Paige Crist, associate publisher, Perfumer & Flavorist, served as moderator. Questions she asked and select responses from panel members included:
“What resources do you look for for information on trends?”
Masi - Flavor and the Menu, Datassential and Technomic Trends on Flavor.
Cadwallader - Food Technology and Food Processing magazines, both of which are also available digitally.
Curran-Celentano - McCormick’s Flavor Forecaster, Liz Sloan Trends in Functional Foods, which is available in Food Technology. She also enjoys looking back to see what trends were emerging years back and how they did.
“What bigger picture trends are we seeing out there? There are many individual flavors but can they be grouped?”
Curran-Celentano – the “aspirational trend in plant-forward foods.” She said they have merit because of the health outcomes and that her students, in the 18-22-year-old category, are looking forward to more of this. She also mentioned sustainability and ways in which use of food can help protect the planet – including packaging and how delivered.
Cadwallader - functional foods continue to be a trend. He said the taste of functional foods has improved, so there are options with nutritional benefits that are also tasty and have less of a medicinal feel to them.
Masi - the flavor grouping of authentic and international flavors is very popular with millennials and gen Z, since they are more traveled than other generations were at this point in their lives and are used to different types of flavors.
“Are menus in college cafeterias reflecting today’s trends?”
Masi - said he was working with University of Massachusetts at Amherst, which has been rated as a top foodservice offerings installation. The school is focused on sustainability, using local produce to offer vegan and vegetarian and other healthy food options. It also incorporates offer ethnic flavors from all over. “The college dining foodservice component is very different than what it was,” he said.

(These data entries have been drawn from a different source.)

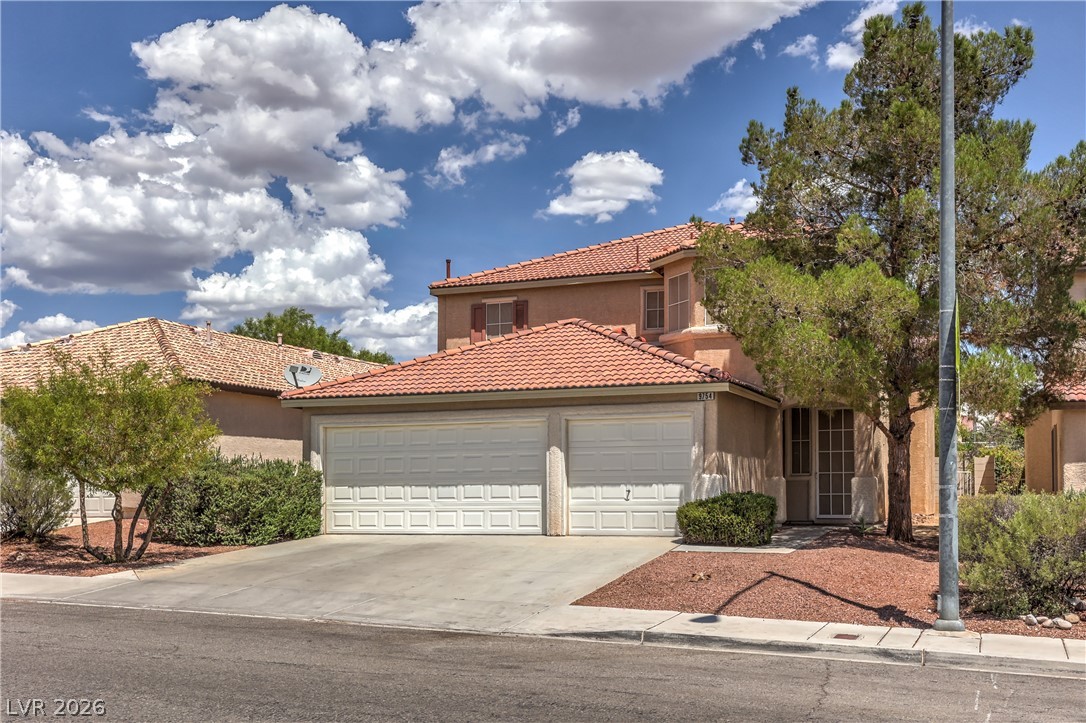 9754 West Mesa Vista Avenue Las Vegas NV 89148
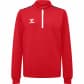Hummel Kinder Trainingstop hmlAuthentic Half Zip Poly Sweat 219974 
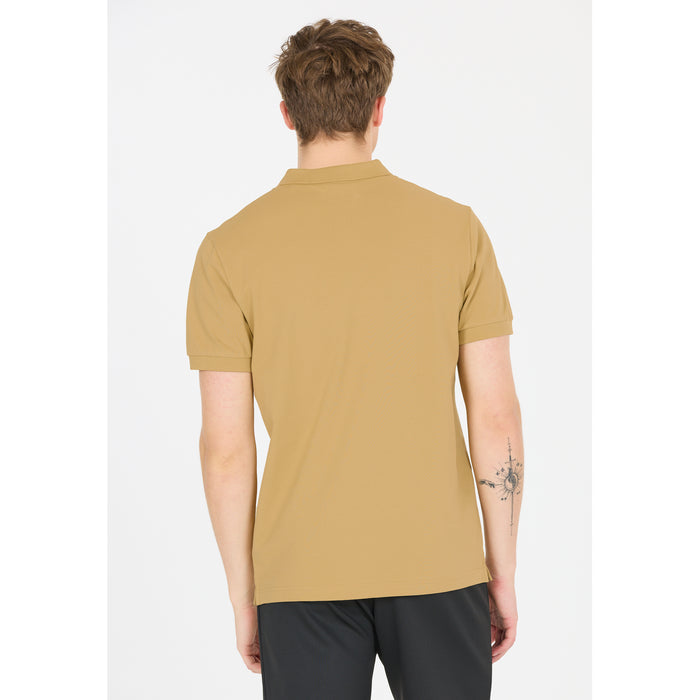 CRUZ Harrold M SS Polo Polo 5214 Khaki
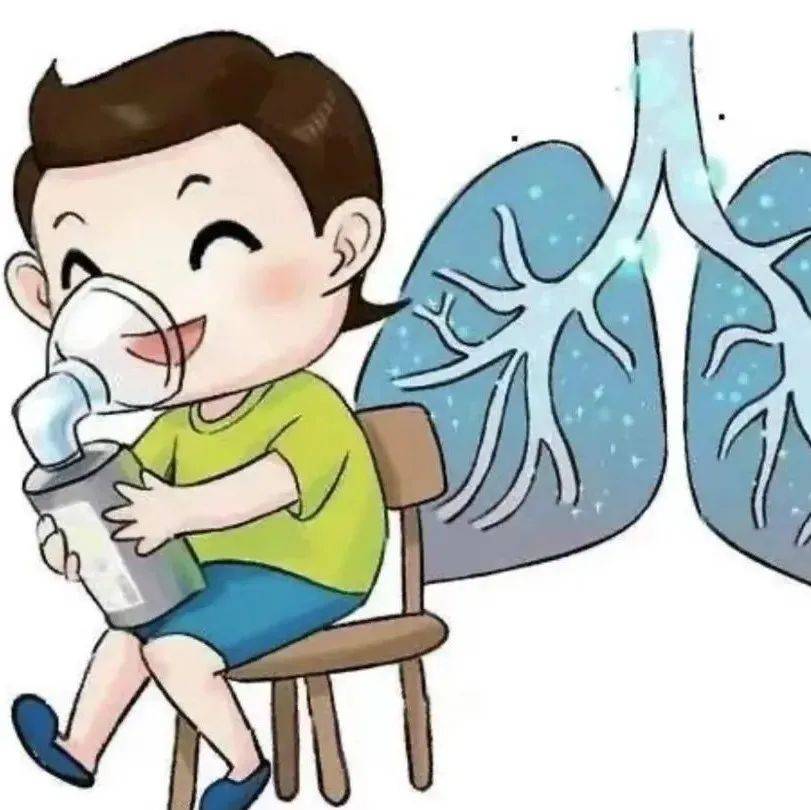 “无处安放”的雾化器_装置_流动_治疗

Curran-Celentano - “40 percent of our foodservice foods (on the UNH campus) is sourced from within 250 miles of our campus,” she said. She said they offer gluten-free stations at every dining hall and even allow students to bring in recipes from home to try to replicate at school. Also, the dining experience is 24 hours, with prepared food ready for the students whenever they choose to eat it. “These students, when they graduate, have to learn how to eat in other settings,” she said, suggesting the students become so used to multiple options while at school that there’s got to be an adjustment period upon graduation. She also pointed out that students who learn how to cook for themselves while at college have been found to live healthier lives 10 years later.

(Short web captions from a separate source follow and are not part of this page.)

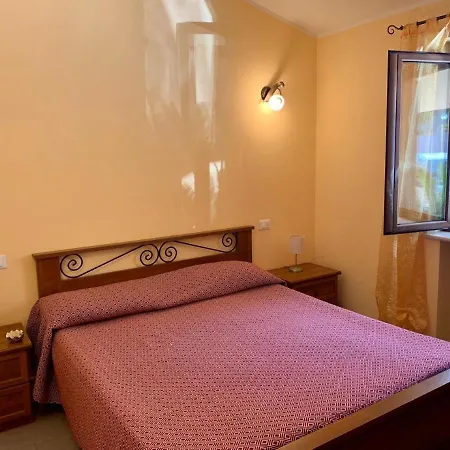 Appartamenti Santa Domenica Apartment Santa Domenica (Vibo Valentia)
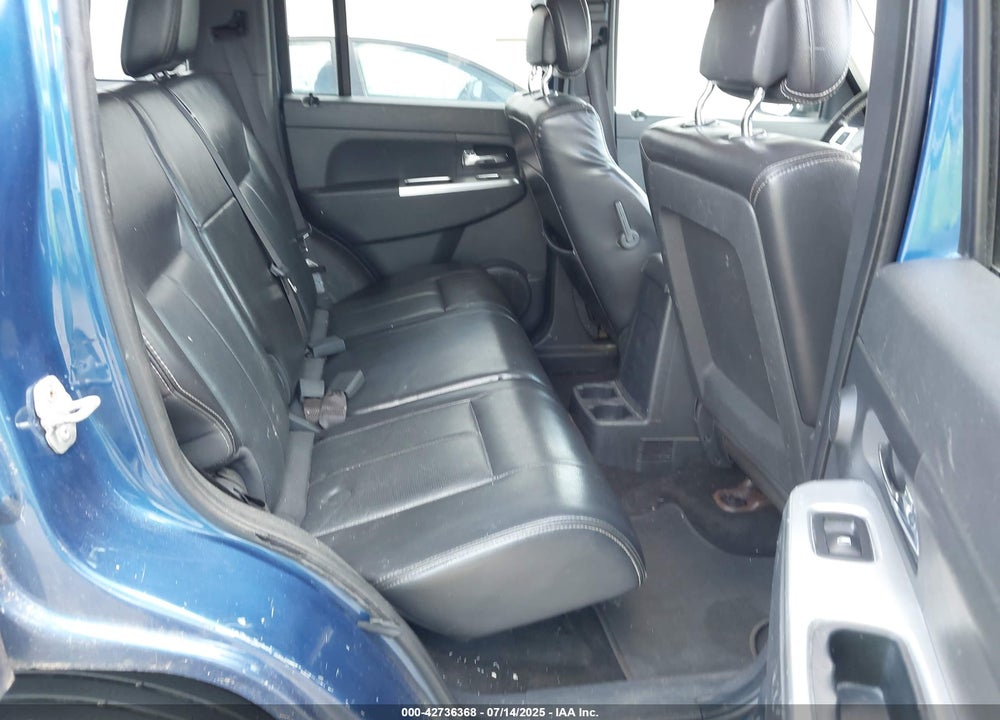 2010 JEEP LIBERTY VIN: 1J4PP5GK6AW156292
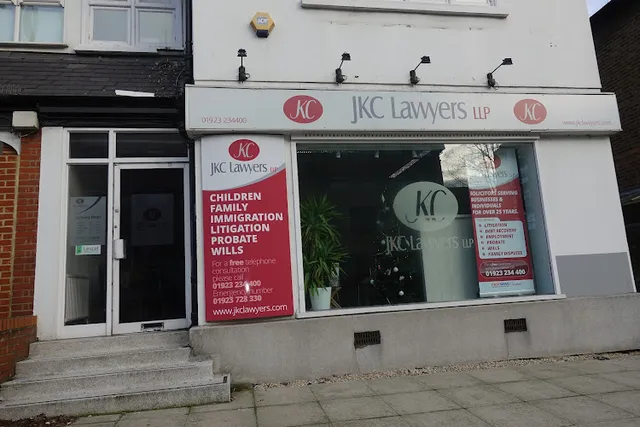 JKC Lawyers LLP reviews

In response to a question from the audience regarding how the professors teach about flavor, Masi said he begins each course with the students sampling, in stations, dried spices, herbs, liquids and a blind tasting to get them thinking. Cadwallader said he does something similar, offering a hands-on demonstration for aroma and taste differences with different compounds. Curran-Celentano said her students enjoy components to make a flavor. She helps them see the elements as they are combined and understand that it is chemistry. “These flavors and components are found in nature, put together in many ways and that most importantly, they should know that ‘flavor is more than taste’ but rather a neuro and psycho physiology. There is so much that goes into flavor and is beyond what goes onto your tastebuds,” she said.